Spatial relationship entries
>>>>>
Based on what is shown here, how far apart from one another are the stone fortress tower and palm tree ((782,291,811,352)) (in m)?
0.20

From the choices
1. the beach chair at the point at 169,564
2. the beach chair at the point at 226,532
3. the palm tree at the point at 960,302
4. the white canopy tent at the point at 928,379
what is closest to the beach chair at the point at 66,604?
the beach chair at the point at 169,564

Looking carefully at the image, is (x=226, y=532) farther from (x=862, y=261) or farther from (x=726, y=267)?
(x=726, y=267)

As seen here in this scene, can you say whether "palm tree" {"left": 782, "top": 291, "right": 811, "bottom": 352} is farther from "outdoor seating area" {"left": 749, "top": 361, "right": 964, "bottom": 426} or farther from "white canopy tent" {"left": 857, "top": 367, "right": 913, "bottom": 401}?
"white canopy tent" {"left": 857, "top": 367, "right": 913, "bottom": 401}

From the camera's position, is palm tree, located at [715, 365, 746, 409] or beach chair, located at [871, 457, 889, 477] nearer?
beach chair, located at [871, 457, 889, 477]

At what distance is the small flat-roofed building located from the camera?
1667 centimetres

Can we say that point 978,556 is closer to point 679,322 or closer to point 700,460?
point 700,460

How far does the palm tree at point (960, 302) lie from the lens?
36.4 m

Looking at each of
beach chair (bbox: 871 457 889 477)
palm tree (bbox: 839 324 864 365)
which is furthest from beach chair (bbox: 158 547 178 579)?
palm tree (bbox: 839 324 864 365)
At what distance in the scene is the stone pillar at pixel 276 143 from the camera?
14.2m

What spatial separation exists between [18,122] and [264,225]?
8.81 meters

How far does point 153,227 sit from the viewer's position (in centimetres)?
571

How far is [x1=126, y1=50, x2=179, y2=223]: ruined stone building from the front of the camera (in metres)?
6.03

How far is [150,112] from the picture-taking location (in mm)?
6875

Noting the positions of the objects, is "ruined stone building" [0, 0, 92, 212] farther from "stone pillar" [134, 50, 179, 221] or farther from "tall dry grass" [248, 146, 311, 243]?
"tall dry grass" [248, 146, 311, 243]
<<<<<
**TASK**
Copy word for word the lines of the entries from the one containing "Noting the positions" up to and including the last line of the entries.

**RESPONSE BELOW**
Noting the positions of the objects, is "ruined stone building" [0, 0, 92, 212] farther from "stone pillar" [134, 50, 179, 221] or farther from "tall dry grass" [248, 146, 311, 243]?
"tall dry grass" [248, 146, 311, 243]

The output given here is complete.